Especially Gomuks, by far the worst offender. It consumes nearly a gigabyte of memory and it’s a TUI.
Also doesn’t force e2ee
Matrix sucks but emojis :3
The issue has historically been with the server. (It was buggy as hell) These days it is much more stable and less prone to collapse.
I don’t like Matrix because it gives a option to not encrypt communications. Encryption should be enforced and transparent
I think it more comes down to it not being Discord than people liking it.
Well, it’s not privacy-focused… but I do like Revolt for this purpose. It’s performant, looks very similar to Discord, and I think they’re adding E2EE eventually.
It is centralized and the moderation suck. They banned people for being homophobic because they said they were Christian. You can find more information online.
I attempted to find evidence to support this.
I found one reddit post claiming this, but they themselves did not provide any evidence.
Not exactly the most compelling piece of evidence, and this was all I could find.
I can’t find it now but there was a person who was banned for saying the were Christian. They didn’t say anything more and the could as well been LGBQ+. There were a few other instances that I am forgetting of bad moderation.

■ Data section:
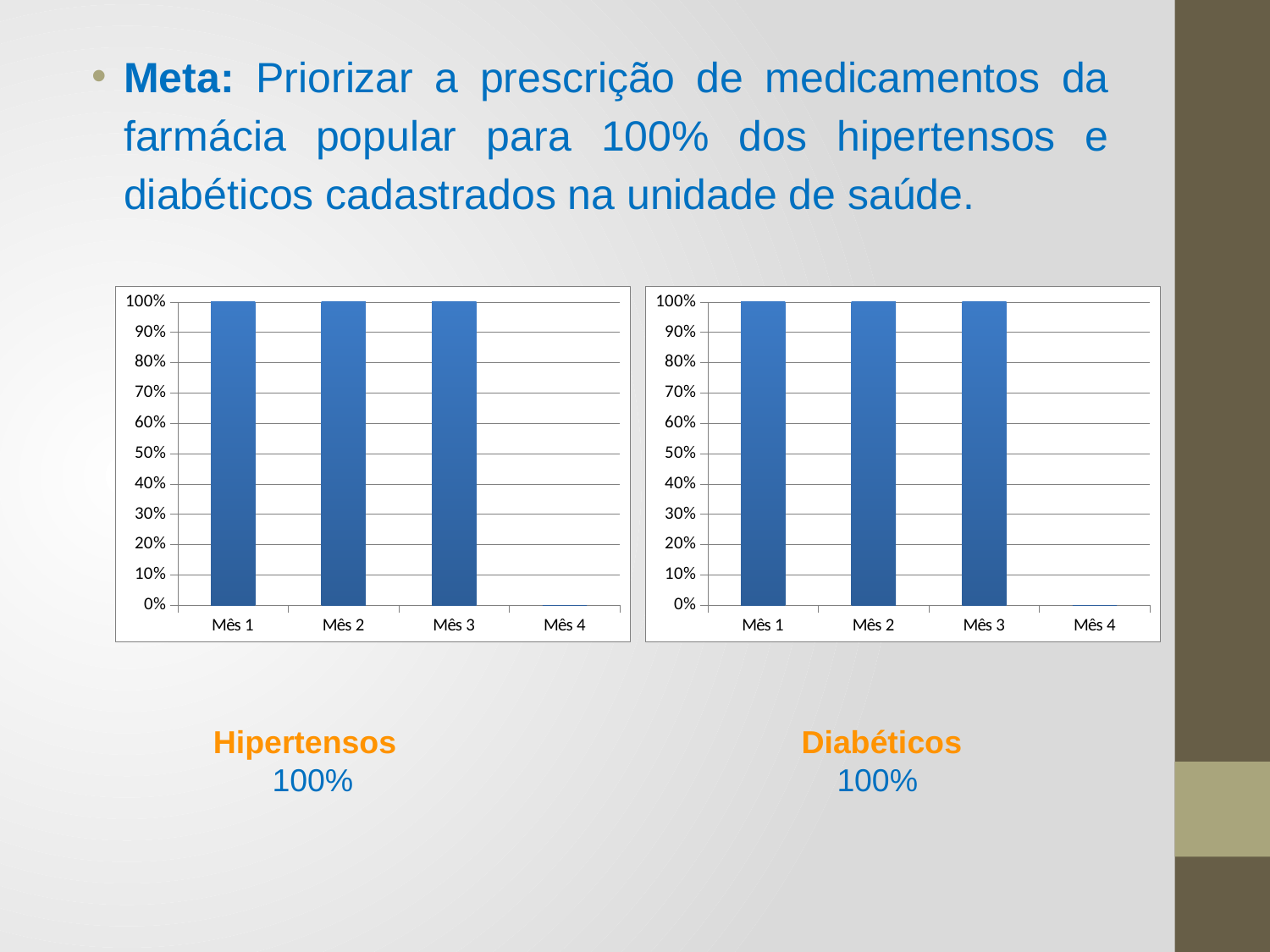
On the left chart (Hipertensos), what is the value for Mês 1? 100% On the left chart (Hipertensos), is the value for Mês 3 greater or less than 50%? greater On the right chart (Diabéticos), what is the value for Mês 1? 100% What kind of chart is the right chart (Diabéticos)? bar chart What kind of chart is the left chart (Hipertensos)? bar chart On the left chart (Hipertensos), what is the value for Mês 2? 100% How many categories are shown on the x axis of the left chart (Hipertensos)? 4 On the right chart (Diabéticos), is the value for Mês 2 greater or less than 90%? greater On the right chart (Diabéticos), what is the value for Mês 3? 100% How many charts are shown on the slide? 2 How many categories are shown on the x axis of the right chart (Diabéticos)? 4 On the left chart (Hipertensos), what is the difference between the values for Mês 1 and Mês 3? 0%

■ Assignment 1: Reproduce the stretch of the discussion about Matrix from "Well, it’s not" through "provide any evidence." verbatim.
■ Assignment 2: Name every messaging platform or client that the discussion about Matrix mentions.
■ Assignment 3: Extend the discussion about Matrix and its alternatives beyond its final post.

■ Written reply 1:
Well, it’s not privacy-focused… but I do like Revolt for this purpose. It’s performant, looks very similar to Discord, and I think they’re adding E2EE eventually.
It is centralized and the moderation suck. They banned people for being homophobic because they said they were Christian. You can find more information online.
I attempted to find evidence to support this.
I found one reddit post claiming this, but they themselves did not provide any evidence.

■ Written reply 2: Gomuks, Matrix, Discord, Revolt

■ Written reply 3:
Anyway the centralized nature of Revolt Chat makes it no very appealing for me.
I agree with this. I will probably stick with either matrix or xmpp due, to their federated nature, and strong E2EE. Matrix is a better discord replacement, as it has more features, is more standardized, has a better web client, and has “spaces”, which are somewhat analogous to discord servers.
Xmpp however, is much more lightweight on both servers and clients than matrix, and it’s E2EE works more reliably (none of that "failed to decrypt nonsense), and makes a better E2EE messenger.
It is selfhostable though, so moderation would be an issue of individual servers rather than the whole thing.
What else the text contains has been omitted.